A look of grief flitted across DeLanie’s face. “It don’t matter. I raised him with help from some caring family. That’s what’s important.”
“Did his father know he had a son? That you’d been pregnant with his child?”
“He knew about David. It doesn’t matter who he is. It’s not important. The only important thing was that David had people that loved him in his life—lots of people.”
“But what if after all these years he suddenly decided to come into David’s life? What if you didn’t know that he’d been secretly contacting David? If I jus
t knew his name—”
“He died, Kay. He died and there’s no need to dredge all this up, to name names or anything like that. David’s father had nothing to do with Mary Allen’s death.”
Well, there went that theory, although it had been a weak theory amongst other weak theories.
But with that theory gone, I was a bit concerned that I was rapidly approaching a dead end.

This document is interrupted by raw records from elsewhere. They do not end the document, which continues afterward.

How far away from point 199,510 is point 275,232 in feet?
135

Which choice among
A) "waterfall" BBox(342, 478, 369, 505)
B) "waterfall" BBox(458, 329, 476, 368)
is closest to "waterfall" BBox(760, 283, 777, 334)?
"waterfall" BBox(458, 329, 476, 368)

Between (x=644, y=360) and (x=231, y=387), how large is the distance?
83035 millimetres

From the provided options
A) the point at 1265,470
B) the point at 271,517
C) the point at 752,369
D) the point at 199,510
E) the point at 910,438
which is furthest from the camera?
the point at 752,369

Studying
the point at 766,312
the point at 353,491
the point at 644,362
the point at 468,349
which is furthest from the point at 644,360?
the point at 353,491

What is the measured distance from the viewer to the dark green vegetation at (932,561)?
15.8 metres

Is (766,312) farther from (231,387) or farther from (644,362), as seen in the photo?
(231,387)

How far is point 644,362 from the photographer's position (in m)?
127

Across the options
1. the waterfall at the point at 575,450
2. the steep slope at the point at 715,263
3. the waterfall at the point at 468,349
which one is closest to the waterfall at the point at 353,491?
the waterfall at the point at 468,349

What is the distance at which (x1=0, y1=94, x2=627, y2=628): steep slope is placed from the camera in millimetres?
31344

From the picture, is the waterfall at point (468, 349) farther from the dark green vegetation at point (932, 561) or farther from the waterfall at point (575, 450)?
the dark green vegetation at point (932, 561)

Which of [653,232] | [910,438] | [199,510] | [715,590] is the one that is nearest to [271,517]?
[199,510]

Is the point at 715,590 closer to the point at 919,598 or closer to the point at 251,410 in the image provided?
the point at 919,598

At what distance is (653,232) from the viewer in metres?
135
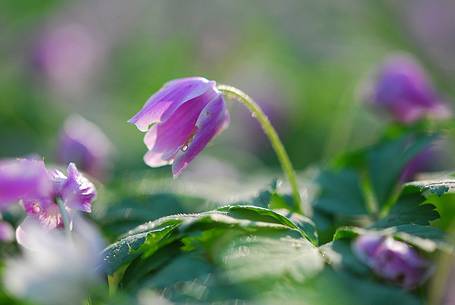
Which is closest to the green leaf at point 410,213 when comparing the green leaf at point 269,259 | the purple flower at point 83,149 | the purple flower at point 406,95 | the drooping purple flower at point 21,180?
the green leaf at point 269,259

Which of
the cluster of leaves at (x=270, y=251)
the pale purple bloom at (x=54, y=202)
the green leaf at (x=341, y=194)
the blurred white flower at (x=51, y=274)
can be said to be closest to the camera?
the blurred white flower at (x=51, y=274)

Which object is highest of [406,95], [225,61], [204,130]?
[204,130]

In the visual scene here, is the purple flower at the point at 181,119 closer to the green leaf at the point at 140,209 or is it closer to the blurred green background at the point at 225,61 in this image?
the green leaf at the point at 140,209

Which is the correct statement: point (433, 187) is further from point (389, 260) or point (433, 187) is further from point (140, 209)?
point (140, 209)

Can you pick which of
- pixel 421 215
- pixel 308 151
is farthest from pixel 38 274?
pixel 308 151

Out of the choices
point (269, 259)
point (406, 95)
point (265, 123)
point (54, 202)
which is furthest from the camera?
point (406, 95)

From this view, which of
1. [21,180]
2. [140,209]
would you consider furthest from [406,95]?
[21,180]

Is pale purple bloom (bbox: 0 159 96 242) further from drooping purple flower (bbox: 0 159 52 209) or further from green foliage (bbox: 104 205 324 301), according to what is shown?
green foliage (bbox: 104 205 324 301)
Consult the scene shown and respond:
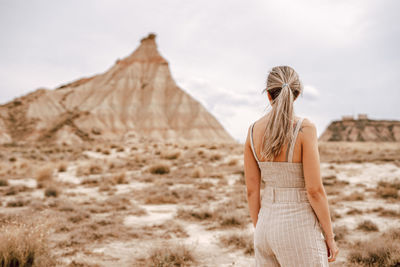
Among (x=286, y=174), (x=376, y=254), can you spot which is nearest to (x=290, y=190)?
(x=286, y=174)

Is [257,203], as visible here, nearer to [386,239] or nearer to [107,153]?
[386,239]

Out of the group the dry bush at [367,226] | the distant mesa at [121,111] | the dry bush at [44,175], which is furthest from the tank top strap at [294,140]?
the distant mesa at [121,111]

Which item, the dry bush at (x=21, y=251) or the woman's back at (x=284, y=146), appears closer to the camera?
the woman's back at (x=284, y=146)

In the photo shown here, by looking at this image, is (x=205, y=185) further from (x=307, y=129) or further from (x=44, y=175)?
(x=307, y=129)

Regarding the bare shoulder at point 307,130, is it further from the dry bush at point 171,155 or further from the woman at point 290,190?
the dry bush at point 171,155

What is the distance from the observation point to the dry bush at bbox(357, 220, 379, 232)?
5574 mm

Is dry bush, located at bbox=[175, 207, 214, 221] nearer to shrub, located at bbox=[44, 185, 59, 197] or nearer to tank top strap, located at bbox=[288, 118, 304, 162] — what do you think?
shrub, located at bbox=[44, 185, 59, 197]

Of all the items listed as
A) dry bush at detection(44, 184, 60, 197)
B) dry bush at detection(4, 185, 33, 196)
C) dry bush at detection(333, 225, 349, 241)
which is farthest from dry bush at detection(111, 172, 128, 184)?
dry bush at detection(333, 225, 349, 241)

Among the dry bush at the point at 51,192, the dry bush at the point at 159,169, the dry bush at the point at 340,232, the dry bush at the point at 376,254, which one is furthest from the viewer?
the dry bush at the point at 159,169

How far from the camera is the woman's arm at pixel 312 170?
1741 mm

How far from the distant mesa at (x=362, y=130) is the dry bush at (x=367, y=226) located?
85013mm

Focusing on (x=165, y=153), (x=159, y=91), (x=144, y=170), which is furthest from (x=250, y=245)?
(x=159, y=91)

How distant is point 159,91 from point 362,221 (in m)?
59.5

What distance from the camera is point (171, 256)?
4203mm
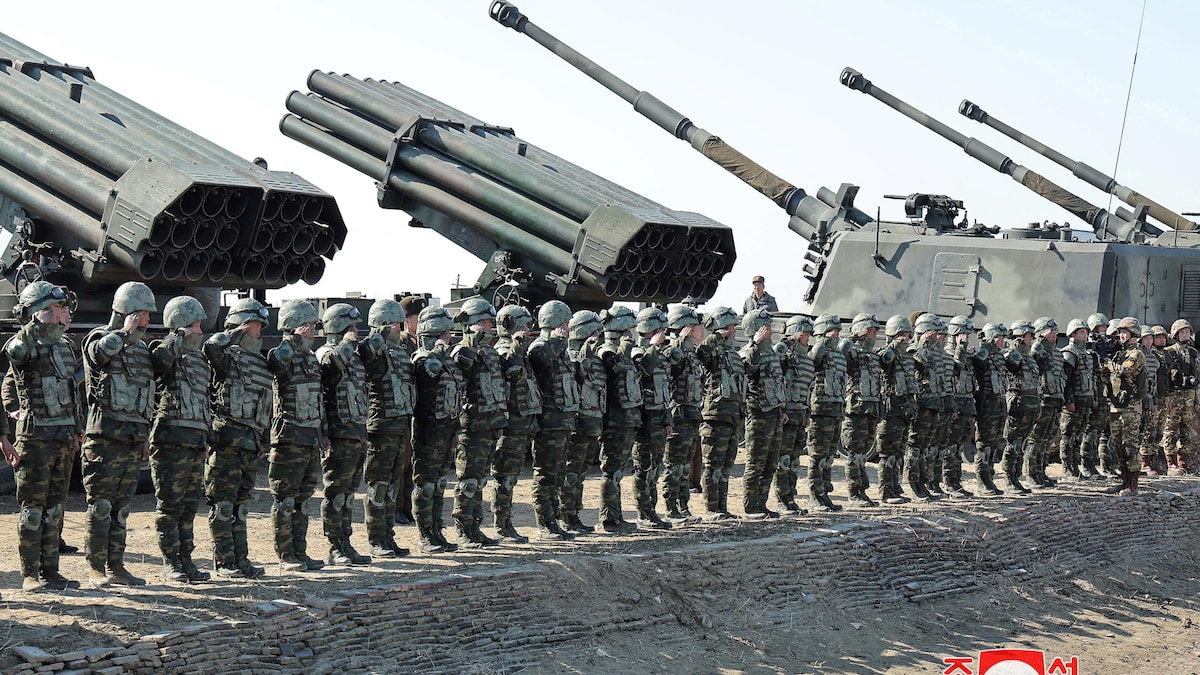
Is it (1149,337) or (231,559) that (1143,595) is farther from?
(231,559)

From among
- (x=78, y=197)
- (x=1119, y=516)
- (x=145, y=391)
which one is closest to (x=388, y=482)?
(x=145, y=391)

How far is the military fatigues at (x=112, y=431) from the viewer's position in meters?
8.79

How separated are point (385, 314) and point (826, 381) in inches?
173

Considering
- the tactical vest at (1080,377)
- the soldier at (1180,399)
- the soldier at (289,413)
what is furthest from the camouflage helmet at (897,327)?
the soldier at (289,413)

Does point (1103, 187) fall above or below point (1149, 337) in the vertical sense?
above

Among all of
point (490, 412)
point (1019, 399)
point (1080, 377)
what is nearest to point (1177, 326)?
point (1080, 377)

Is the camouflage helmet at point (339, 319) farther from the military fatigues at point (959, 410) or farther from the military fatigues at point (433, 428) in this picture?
the military fatigues at point (959, 410)

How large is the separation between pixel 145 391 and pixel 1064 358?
32.8ft

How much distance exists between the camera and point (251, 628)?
832cm

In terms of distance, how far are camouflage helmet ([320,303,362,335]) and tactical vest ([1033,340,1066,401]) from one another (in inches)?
314

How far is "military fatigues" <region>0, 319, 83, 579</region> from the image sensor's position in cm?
870

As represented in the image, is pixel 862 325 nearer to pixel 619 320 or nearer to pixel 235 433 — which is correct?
pixel 619 320

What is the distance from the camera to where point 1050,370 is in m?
15.7

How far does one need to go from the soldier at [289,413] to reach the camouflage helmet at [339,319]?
28cm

I headed back to the office and my skip trace work, but throughout it all, I couldn’t help but think of David Driver and Mary Allen. At three o’clock I put on another pot of coffee and pushed my files aside, retrieving the guest book from David’s funeral as well as the photo album DeLanie had loaned me from my car.
I was looking for either a woman who might have wanted Mary’s ring, or an ex-boyfriend with a grudge, because I seriously doubted an angry drug dealer would have killed Mary and yanked the ring off her finger, only to leave cash and a bank card in her wallet. Opening the guest book, I pulled out a notepad and began to jot down any names that might be a possible murderer.
I should have just jotted down the names that obviously weren’t the murderer because that would have been easier. I didn’t know ninety percent of the people who’d signed this book. Some of the signatures were illegible. I was sure a good number of them were people who’d attended the viewing and were co-workers or possibly distant family friends paying their respects. This was not the way I was going to narrow down a suspect pool.
I eyed the skip trace files, but picked up the photo album instead. It was heartrending to go through all the pictures. DeLanie as a young woman. Her with a group of other children, who from the resemblance I assumed were Sarah and Olive’s father. Her and her parents. Her and an adorable baby David, her face full of joy and love as she held her infant close. The rest were all David with his cousins. I recognized Olive in a few pictures.